Top of Dataset excerpts

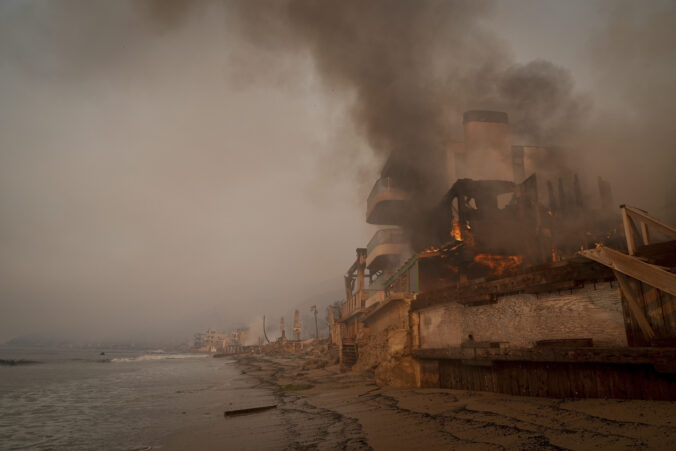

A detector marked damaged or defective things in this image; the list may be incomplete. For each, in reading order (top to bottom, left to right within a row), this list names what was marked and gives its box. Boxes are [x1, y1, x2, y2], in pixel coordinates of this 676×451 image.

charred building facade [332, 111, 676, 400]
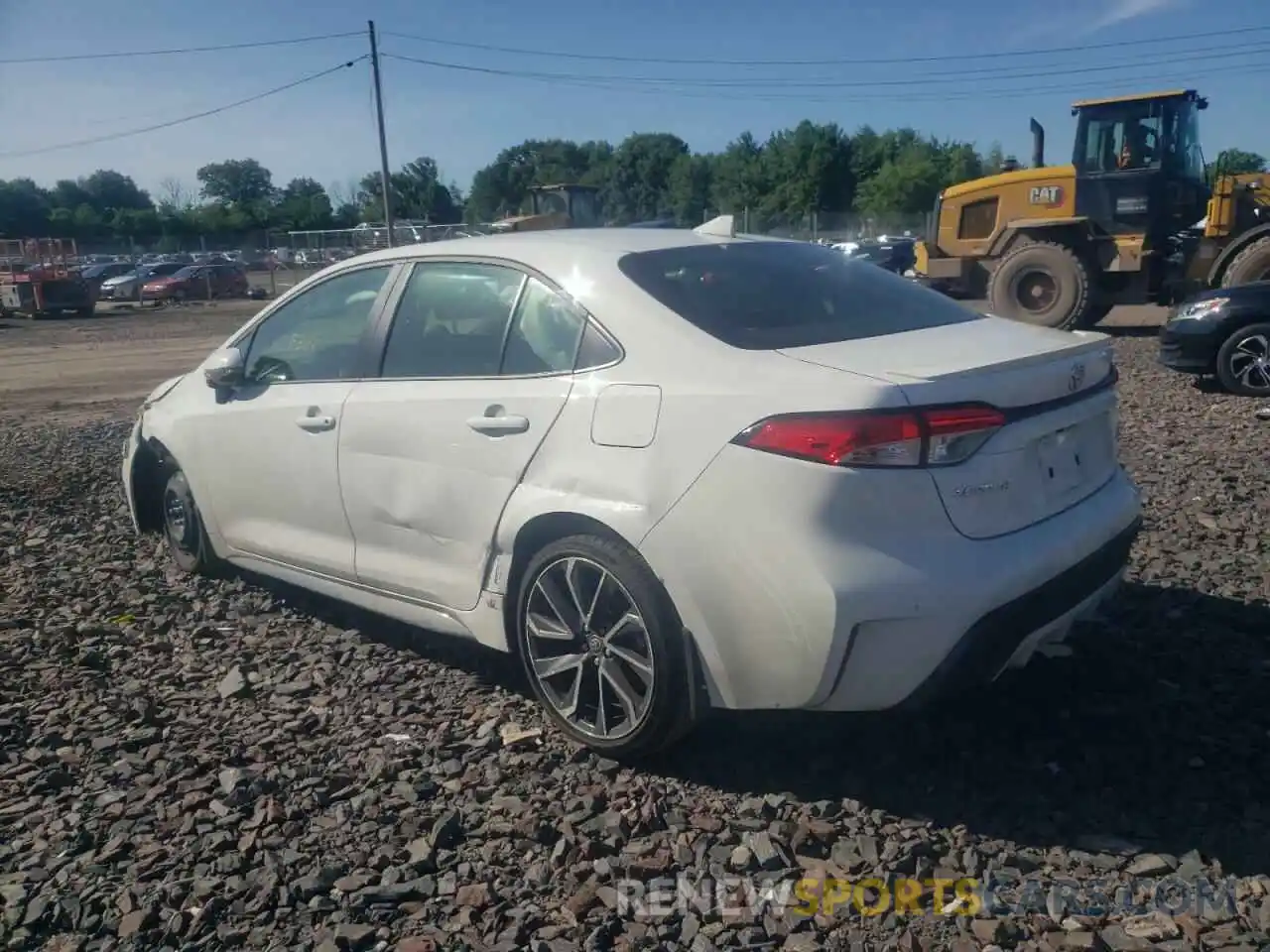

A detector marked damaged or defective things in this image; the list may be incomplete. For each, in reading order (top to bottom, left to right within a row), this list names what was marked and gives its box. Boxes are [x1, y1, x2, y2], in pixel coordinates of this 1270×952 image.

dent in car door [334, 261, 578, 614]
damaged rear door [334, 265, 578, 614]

Bottom of Dataset excerpts

The answer should consist solely of the lines from the one that contains "this 1270×952 image." through the end of the material above, copied exactly.

A detector marked damaged or defective things in this image; the list may be incomplete. For each, in reading order (top to bottom, left to right within a row), this list names what was marked and gives its box. Boxes are [x1, y1, x2, y2], in pixel coordinates of this 1270×952 image.

dent in car door [334, 261, 578, 614]
damaged rear door [334, 265, 578, 614]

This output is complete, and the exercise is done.